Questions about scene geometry
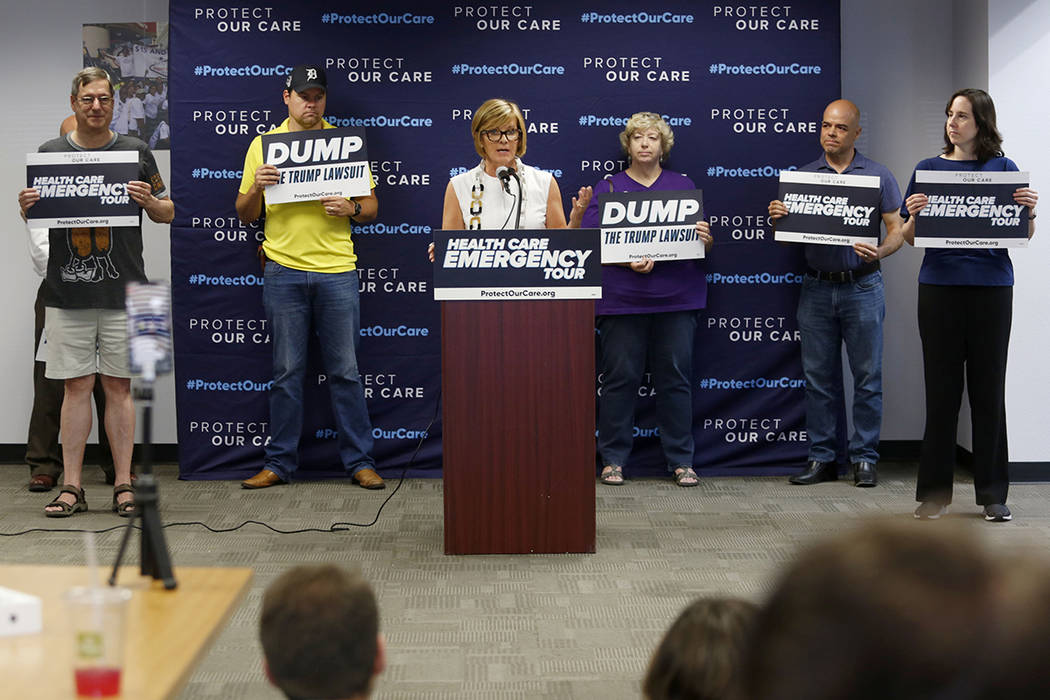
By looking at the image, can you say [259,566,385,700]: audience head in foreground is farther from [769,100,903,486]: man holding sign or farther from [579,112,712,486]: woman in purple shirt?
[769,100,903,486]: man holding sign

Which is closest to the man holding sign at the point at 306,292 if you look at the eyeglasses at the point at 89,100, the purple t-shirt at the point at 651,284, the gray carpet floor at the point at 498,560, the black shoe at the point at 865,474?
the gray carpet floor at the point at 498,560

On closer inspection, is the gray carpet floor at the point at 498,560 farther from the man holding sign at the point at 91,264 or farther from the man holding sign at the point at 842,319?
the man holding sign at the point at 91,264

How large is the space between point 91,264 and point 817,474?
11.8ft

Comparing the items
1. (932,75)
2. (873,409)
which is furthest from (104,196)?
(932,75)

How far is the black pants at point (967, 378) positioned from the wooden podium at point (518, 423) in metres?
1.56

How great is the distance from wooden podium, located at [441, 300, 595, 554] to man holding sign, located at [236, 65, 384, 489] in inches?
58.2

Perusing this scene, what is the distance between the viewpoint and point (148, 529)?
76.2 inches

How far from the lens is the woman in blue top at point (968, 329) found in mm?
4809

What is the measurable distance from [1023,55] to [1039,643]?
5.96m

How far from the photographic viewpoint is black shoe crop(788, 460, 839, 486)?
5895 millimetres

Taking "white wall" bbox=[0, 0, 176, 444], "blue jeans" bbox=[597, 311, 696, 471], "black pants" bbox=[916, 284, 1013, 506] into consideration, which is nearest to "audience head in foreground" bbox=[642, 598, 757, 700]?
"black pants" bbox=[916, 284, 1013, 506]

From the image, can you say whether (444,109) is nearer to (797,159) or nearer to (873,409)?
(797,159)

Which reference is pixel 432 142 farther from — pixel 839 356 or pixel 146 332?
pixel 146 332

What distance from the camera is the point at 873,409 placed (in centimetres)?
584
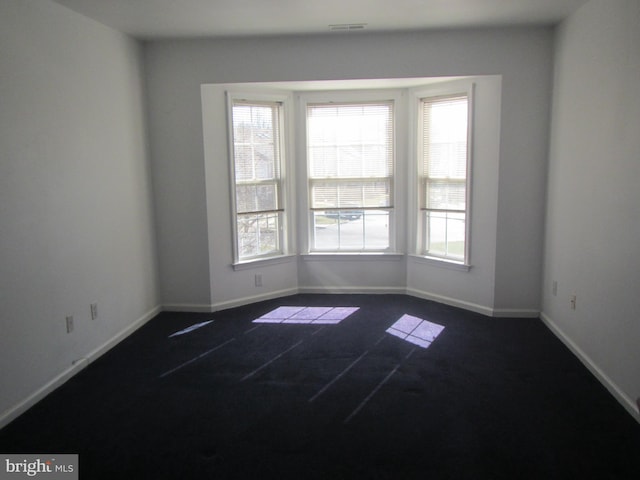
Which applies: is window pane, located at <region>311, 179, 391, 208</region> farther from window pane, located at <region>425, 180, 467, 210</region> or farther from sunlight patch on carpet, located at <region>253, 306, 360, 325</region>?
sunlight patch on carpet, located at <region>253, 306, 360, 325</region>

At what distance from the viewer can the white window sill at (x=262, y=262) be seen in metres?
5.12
...
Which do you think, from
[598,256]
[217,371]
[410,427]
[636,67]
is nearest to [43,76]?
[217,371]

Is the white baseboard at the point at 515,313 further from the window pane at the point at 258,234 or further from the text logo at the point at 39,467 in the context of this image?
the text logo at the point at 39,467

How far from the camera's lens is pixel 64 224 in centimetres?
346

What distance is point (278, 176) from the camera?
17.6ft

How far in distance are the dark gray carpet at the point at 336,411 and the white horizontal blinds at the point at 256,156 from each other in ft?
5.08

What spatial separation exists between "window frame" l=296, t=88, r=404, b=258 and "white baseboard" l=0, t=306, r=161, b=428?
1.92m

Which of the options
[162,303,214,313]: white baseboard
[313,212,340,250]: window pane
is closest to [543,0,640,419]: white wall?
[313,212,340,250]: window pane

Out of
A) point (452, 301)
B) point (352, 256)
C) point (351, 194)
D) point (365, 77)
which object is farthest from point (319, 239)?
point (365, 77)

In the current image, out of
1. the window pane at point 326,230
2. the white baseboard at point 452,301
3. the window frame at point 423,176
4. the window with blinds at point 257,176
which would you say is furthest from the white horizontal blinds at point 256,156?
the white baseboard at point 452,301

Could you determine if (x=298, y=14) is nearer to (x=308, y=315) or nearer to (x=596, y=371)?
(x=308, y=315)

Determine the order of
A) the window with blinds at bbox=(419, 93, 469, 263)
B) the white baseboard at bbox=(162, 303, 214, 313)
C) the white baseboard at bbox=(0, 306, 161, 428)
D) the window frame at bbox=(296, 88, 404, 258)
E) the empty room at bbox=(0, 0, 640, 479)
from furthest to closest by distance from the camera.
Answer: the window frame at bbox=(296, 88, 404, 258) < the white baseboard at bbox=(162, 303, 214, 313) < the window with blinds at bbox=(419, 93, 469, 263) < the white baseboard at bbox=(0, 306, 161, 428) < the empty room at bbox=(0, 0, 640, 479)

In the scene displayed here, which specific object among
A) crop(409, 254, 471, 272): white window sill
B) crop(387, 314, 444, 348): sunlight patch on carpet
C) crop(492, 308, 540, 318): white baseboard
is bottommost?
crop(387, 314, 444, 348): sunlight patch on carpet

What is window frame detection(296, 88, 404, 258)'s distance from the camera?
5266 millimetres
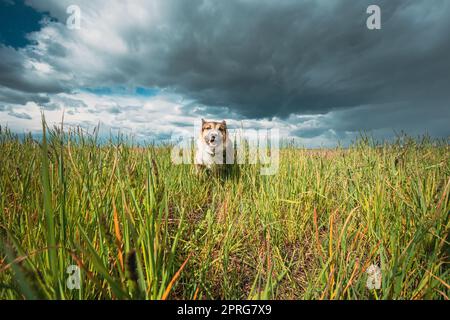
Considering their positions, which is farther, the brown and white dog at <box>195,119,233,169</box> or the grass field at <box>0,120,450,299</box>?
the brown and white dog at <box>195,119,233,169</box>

The problem: Return, word for word, the lines from the one containing "What is the measurable" through the one containing "5895 millimetres", including both of those lines.

Correct response:
What is the measurable distance from [1023,55] to [1039,643]?
5.96m

How far from the photographic viewpoint is black shoe crop(788, 460, 839, 486)?
5895 millimetres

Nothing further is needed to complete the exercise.